Exotic Fern Group
- Abbreviation: EFG
- Type: Membership organization
- Purpose: A community for enthusiasts of tropical, subtropical and indoor ferns
- Headquarters: Milton Keynes
- President: Dr Peter Blake
- Website: exoticferngroup.org

= Exotic Fern Group =

The Exotic Fern Group (EFG) is an international plant society that is a community for enthusiasts of tropical, subtropical, and indoor ferns. Founded in 2021, the group supports fern horticulture, conservation and botanical study worldwide, and publishes the annual journal The Glasshouse. It is a partner plant society of the Royal Horticultural Society and holds institutional membership with Botanic Gardens Conservation International.

== Purpose and activities ==
The Exotic Fern Group promotes the cultivation, study and conservation of tropical and subtropical fern species. Its activities include providing horticultural guidance, supporting the exchange of information among members and encouraging interest in the botany, taxonomy and ecology of exotic ferns.

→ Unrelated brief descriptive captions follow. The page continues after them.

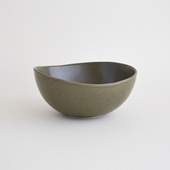 VAL DO SOL NORA Bowl M グリーン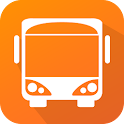 Roma Bus (ATAC time bus Rome) icon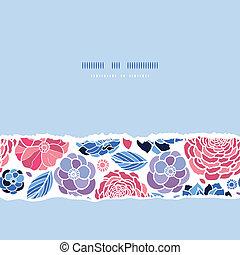 Summer flowers horizontal seamless pattern background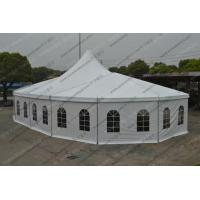 China Special High Peak Tent / Pagoda Tent mixed with Multi-side tent and Church Windows for Exihibition&Festival Celebration on sale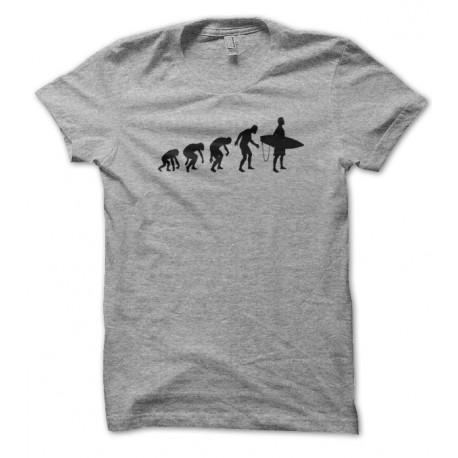T-shirt Evolution de l'homme en Surfer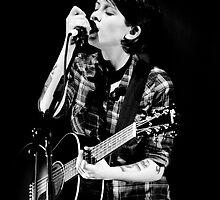 Tegan by Andrew  Ray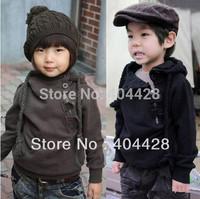 317# Wholesales 2color 5pcs/lot FUR/No FUR 90-130 cm children winter hoody free shipping
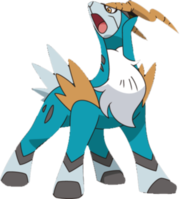 Cobalion (anime NB).png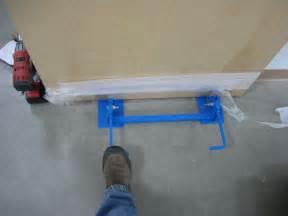 ezy hang door lifter review door installation tool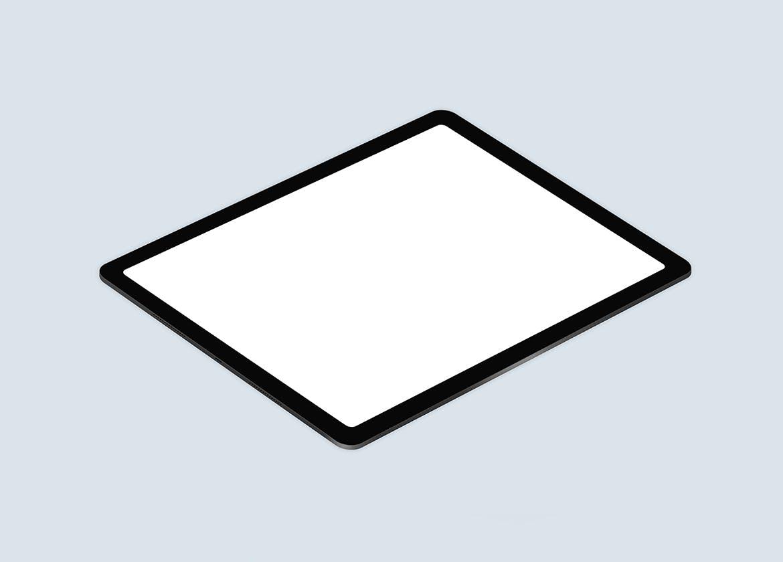 高端iPad产品展示模型designshidai_yj406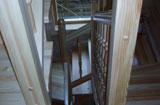 Лестницы в загородный дом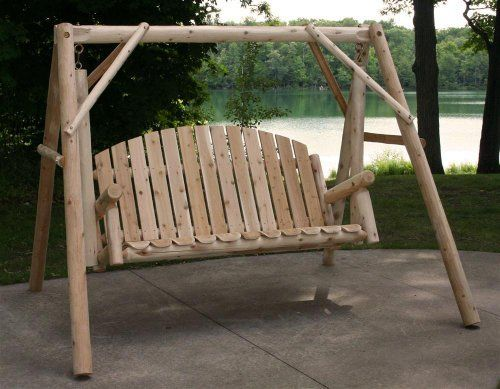 Lakeland Mills Country Garden Swing For Sale https://patiodiningset.co/lakeland-mills-country-garden-swing-for-sale/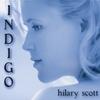 Hilary Scott: Indigo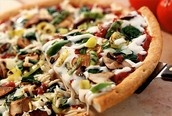 La pizza vegetariaenne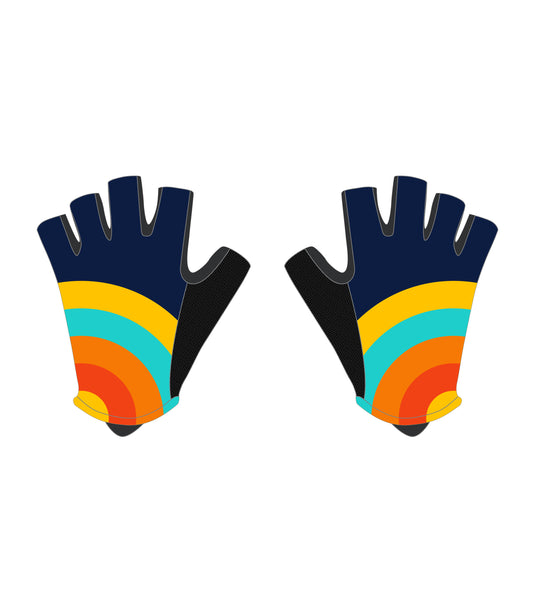 Amazon SF Gloves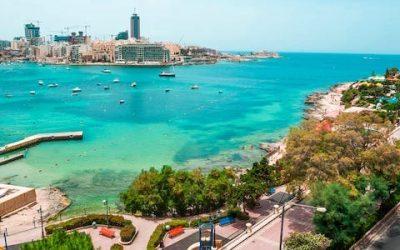 Vacanza Studio a Sliema, Malta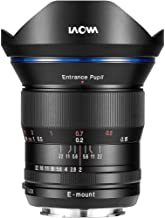 $649 » Venus Laowa 15mm f/2 FE Zero-D Lens for Sony E Mount Cameras (Renewed)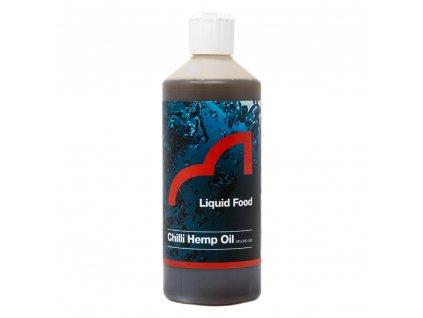 Chill Hemp Oil 500ml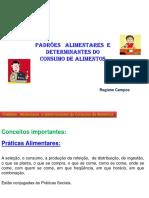 AULA - Padrões alimentares e determinantes do consumo alimentar.pdf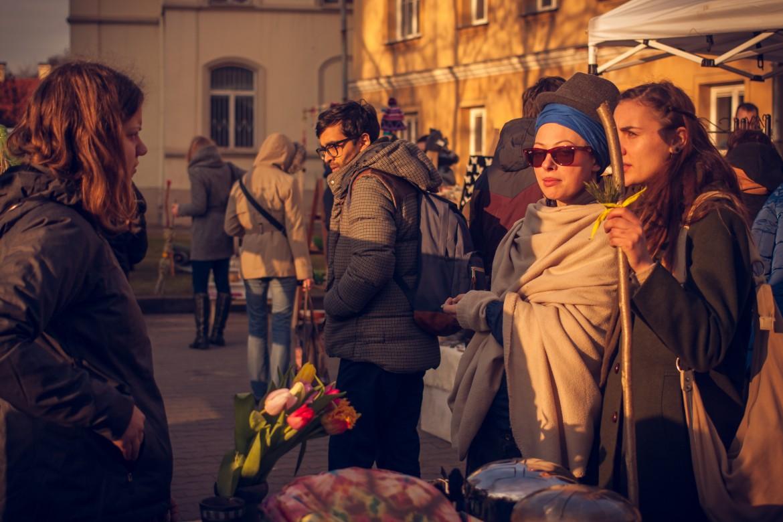 Kaziuko mugė ir menas turguje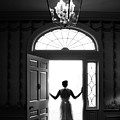 Bride Silhouette  by Lisa Lemmons-Powers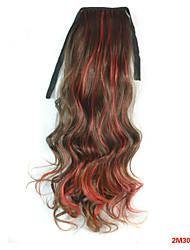 economico -Ondulato naturale Capelli sintetici Pezzo di capelli Estensione capelli 18 pollici Arcobaleno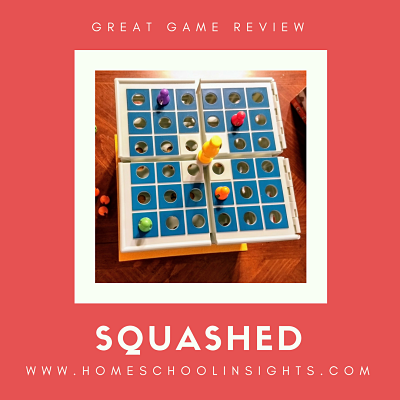 Squashed Review
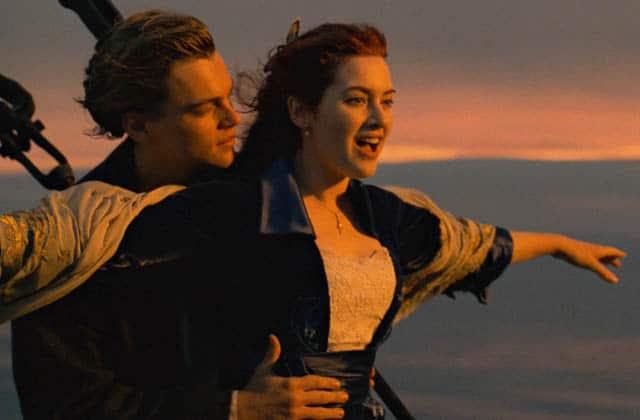 titanic-meilleur-film.jpg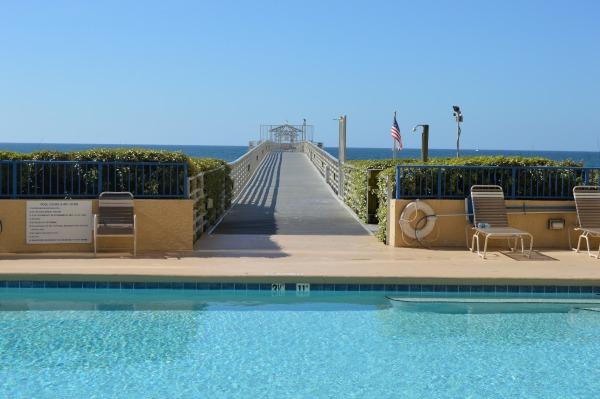 Orange Beach Condo Pool Pier And Access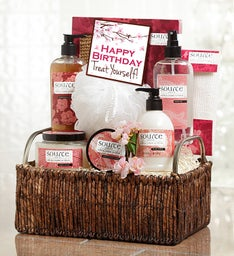 She's Fabulous! Happy Birthday Spa Basket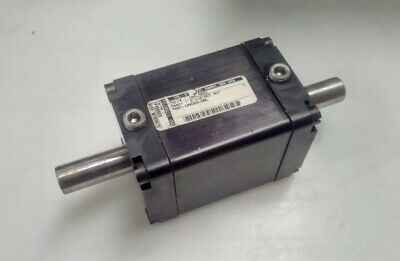 "Tol-O-Matic #(18250003) Dual Vane 2-1/2"" Rotary Actuator Assy (100°Dbl)"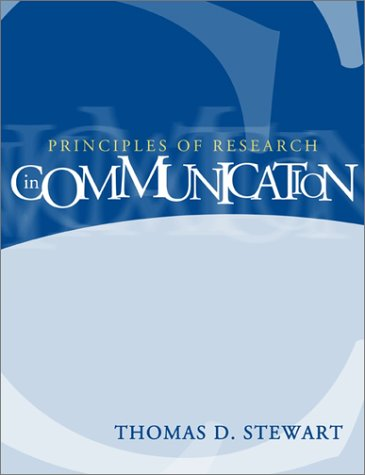 9780321078933: Principles of Research in Communication
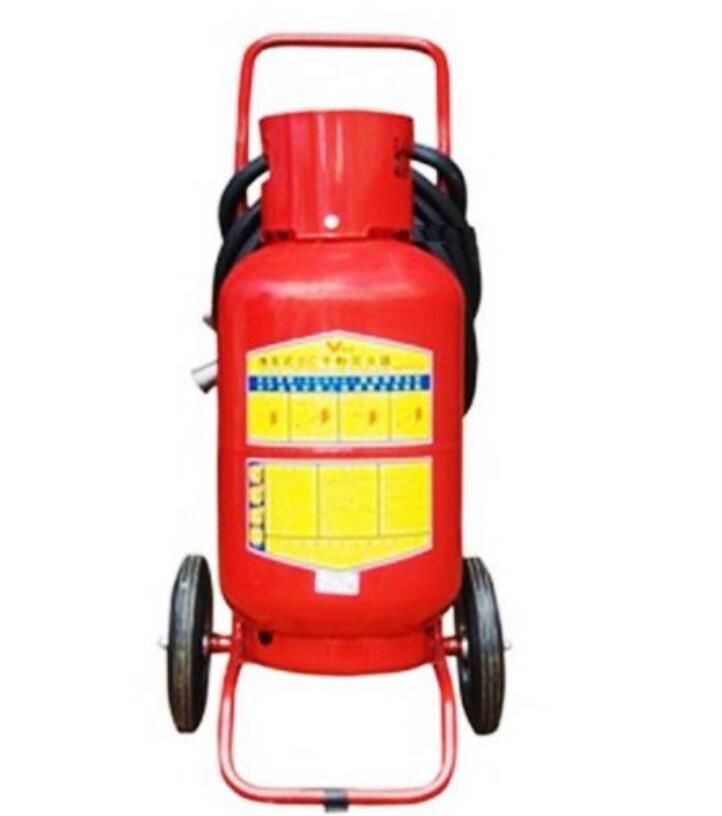 Bình chữa cháy Bình Cứu Hoả Bột MFZ35 - Bình Chữa Cháy BC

The group organises lectures, workshops and garden visits, and participates in horticultural shows and exhibitions in the United Kingdom and abroad.

== Publications ==
The group publishes The Glasshouse , an annual journal featuring articles on the cultivation of exotic ferns in domestic, glasshouse and outdoor environments. The journal includes material on horticulture, taxonomy, conservation and related botanical topics, with contributions from both amateur growers and specialists.

== Affiliations ==
The Exotic Fern Group is a partner plant society of the Royal Horticultural Society. It also holds institutional membership with Botanic Gardens Conservation International, reflecting its engagement with global plant conservation initiatives. Before becoming independent in 2024, the group operated as a Special Interest Group of the British Pteridological Society.

== Awards and recognition ==
The society presents occasional awards recognising contributions to fern cultivation, conservation or research. Its first special recognition award was issued in 2025 to Richard Hayward, for the contribution he has made to tropical fern culture, at an event at Treborth Botanic Garden. Eminent pteridologist Christopher Fraser-Jenkins is the Exotic Fern Group's honorary patron.

The EFG also participates in public horticultural events. In May 2025, members of the group presented a display at the Hethersett Plant Fair. Its display stand at BBC Gardeners’ World Live, held at the National Exhibition Centre in Birmingham, received a gold award in June 2025.